Namun, kali ini Henry tak sendiri, sang istri juga ikut menemaninya di penjara.

Vonis terhadap Henry ini dibacakan oleh Ketua Majelis Hakim Dwi Purwadi, di Pengadilan Negeri Surabaya. Dalam amar putusannya, hakim menganggap kedua terdakwa, Henry dan istrinya Iuneke Anggraini, terbukti memberikan keterangan palsu pada akta autentik atas status perkawinannya.

Keduanya didakwa oleh jaksa telah melanggar pasal 266 ayat (1) KUHP Juncto pasal 55 ayat (1) ke-1 KUHP.

"Mengadili, menjatuhkan pidana kepada terdakwa satu, Henry J Gunawan dengan pidana penjara selama tiga tahun dan terdakwa dua, Iuneke Anggraini, pidana penjara selama satu tahun dan enam bulan," katanya, Kamis (19/12).

Dalam pertimbangan hakim, hal-hal yang memberatkan, terdakwa Henry J Gunawan pernah dipidana penjara sebelumnya dan tidak mau mengakui perbuatannya. Sedangkan hal yang meringankan, kedua terdakwa berlaku sopan selama persidangan dan terdakwa dua tidak pernah dihukum.

Atas putusan tersebut, JPU Ali Prakosa dari Kejaksaan Negeri Surabaya langsung menyatakan banding. Tak kalah sengitnya, Henry J Gunawan pun juga menyatakan banding tanpa berkonsultasi terlebih dahulu dengan tim penasihat hukumnya.

"Banding, pak hakim," tukas Henry.

Vonis majelis hakim ini lebih ringan dari tuntutan Jaksa Penuntut Umum (JPU) Ali Prakosa yang sebelumnya menuntut terdakwa Henry J Gunawan dengan pidana penjara selama tiga tahun dan enam bulan penjara, sedangkan terhadap terdakwa Iuneke Anggraini dengan pidana penjara selama dua tahun.

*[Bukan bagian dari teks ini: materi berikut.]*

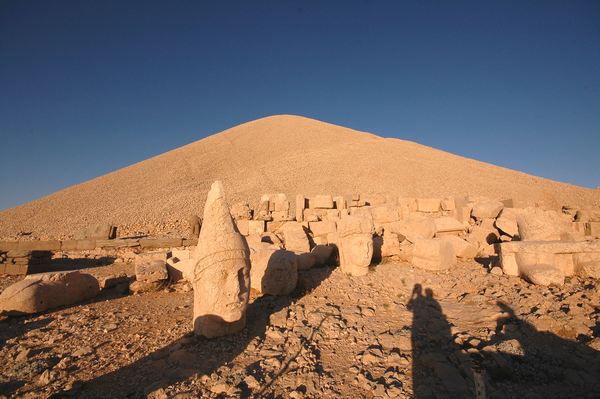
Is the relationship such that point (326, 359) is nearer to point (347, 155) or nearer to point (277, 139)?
point (347, 155)

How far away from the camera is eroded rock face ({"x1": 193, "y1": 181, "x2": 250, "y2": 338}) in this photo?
4.60 m

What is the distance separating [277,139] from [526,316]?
40539 mm

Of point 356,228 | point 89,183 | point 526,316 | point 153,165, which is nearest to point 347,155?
point 153,165

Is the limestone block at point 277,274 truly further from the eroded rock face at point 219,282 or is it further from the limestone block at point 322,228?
the limestone block at point 322,228

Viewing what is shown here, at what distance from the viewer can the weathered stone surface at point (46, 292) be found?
5859mm

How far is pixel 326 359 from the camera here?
421 cm

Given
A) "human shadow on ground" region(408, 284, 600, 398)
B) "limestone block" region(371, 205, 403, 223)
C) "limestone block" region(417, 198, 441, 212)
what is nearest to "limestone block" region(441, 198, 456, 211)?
"limestone block" region(417, 198, 441, 212)

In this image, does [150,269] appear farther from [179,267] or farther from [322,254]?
[322,254]

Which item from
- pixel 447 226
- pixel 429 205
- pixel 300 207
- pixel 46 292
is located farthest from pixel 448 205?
pixel 46 292

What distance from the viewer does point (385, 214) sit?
34.4 ft

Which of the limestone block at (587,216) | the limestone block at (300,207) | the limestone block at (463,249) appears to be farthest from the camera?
the limestone block at (300,207)

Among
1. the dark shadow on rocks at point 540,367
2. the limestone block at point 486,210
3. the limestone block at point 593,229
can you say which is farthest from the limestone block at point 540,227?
the dark shadow on rocks at point 540,367

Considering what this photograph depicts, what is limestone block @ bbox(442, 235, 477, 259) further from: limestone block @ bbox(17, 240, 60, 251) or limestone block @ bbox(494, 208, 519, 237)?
limestone block @ bbox(17, 240, 60, 251)

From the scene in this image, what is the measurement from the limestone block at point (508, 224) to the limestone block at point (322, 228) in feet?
14.7
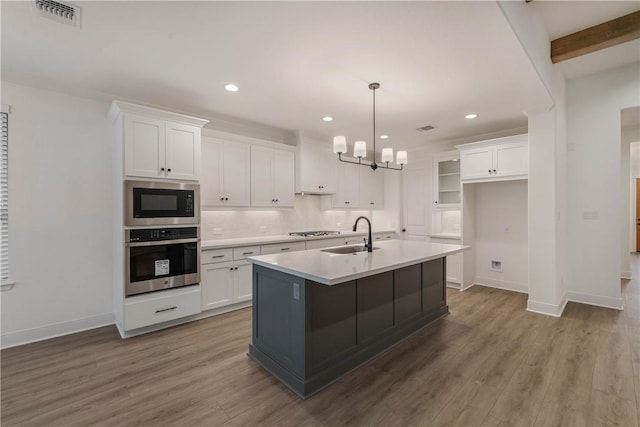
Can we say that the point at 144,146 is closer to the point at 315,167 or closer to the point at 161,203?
the point at 161,203

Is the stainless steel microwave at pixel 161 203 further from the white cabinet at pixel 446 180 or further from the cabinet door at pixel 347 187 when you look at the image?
the white cabinet at pixel 446 180

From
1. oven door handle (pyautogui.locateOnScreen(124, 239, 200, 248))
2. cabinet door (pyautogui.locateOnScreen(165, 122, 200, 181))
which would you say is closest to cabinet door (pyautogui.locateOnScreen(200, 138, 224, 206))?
cabinet door (pyautogui.locateOnScreen(165, 122, 200, 181))

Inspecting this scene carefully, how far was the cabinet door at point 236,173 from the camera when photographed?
13.1 feet

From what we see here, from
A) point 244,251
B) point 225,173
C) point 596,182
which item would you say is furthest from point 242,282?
point 596,182

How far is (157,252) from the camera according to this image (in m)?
3.18

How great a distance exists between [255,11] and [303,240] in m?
3.11

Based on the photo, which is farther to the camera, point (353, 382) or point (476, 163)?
point (476, 163)

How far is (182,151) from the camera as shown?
11.0 ft

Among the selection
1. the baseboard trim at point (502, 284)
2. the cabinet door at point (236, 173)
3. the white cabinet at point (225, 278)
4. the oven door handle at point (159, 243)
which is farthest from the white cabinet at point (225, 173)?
the baseboard trim at point (502, 284)

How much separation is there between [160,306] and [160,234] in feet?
2.63

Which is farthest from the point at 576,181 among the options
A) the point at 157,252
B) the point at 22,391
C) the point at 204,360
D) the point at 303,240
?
the point at 22,391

Perkara memberikan keterangan perkawinan palsu ini dimulai pada Juli 2010 ketika Henry J Gunawan dan Iuneke Anggraini mengaku sebagai pasangan suami istri (Pasutri) saat membuat 2 akta perjanjian pengakuan hutang dan personal guarantee. Namun faktanya, mereka baru resmi menikah baik secara agama Budha di Vihara Buddhayana Surabaya pada 8 November 2011 yang dinikahkan oleh pendeta Shakaya Putra Soemarno Sapoetra serta baru dicatat di Dispenduk Capil pada 9 November 2011.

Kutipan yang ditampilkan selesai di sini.